Dataset records: Begin

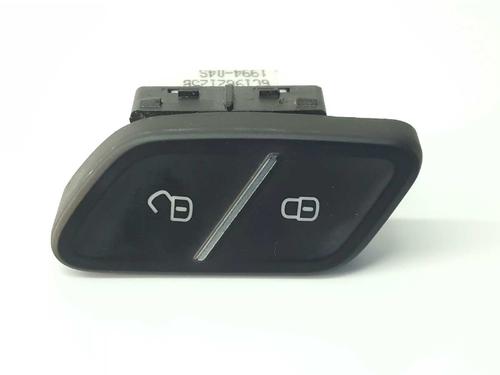 Used Other VW POLO V (6R1, 6C1) 1.4 TDI (75 hp) 14535893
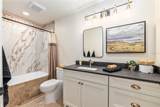 25442 173RD Avenue - Photo 52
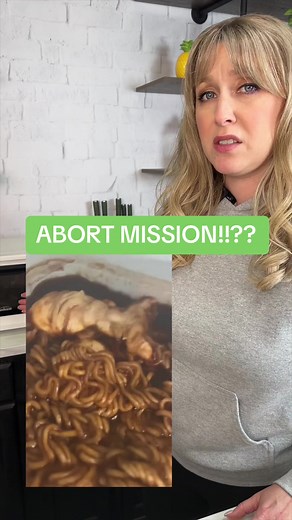 Is Cooking Chicken in the Microwave Safe? Salmonella Soup Exposed!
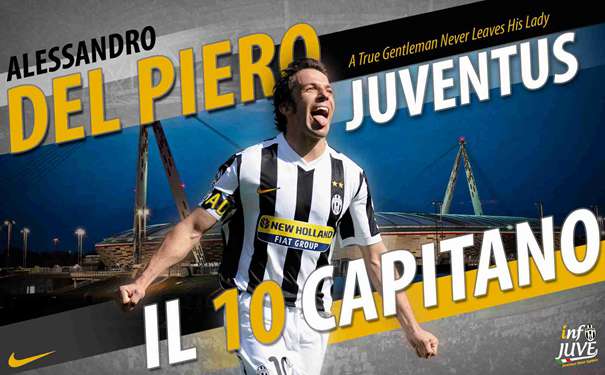 12月27日 非洲杯A组第2轮 摩洛哥vs马里 全场录像回放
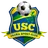 Urena SC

Dataset records: End

§ Exercise aim
All entries above should be printed exactly, though without their pictures.

§ Completed exercise
 Used Other VW POLO V (6R1, 6C1) 1.4 TDI (75 hp) 14535893
 25442 173RD Avenue - Photo 52
 Is Cooking Chicken in the Microwave Safe? Salmonella Soup Exposed!
 12月27日 非洲杯A组第2轮 摩洛哥vs马里 全场录像回放
 Urena SC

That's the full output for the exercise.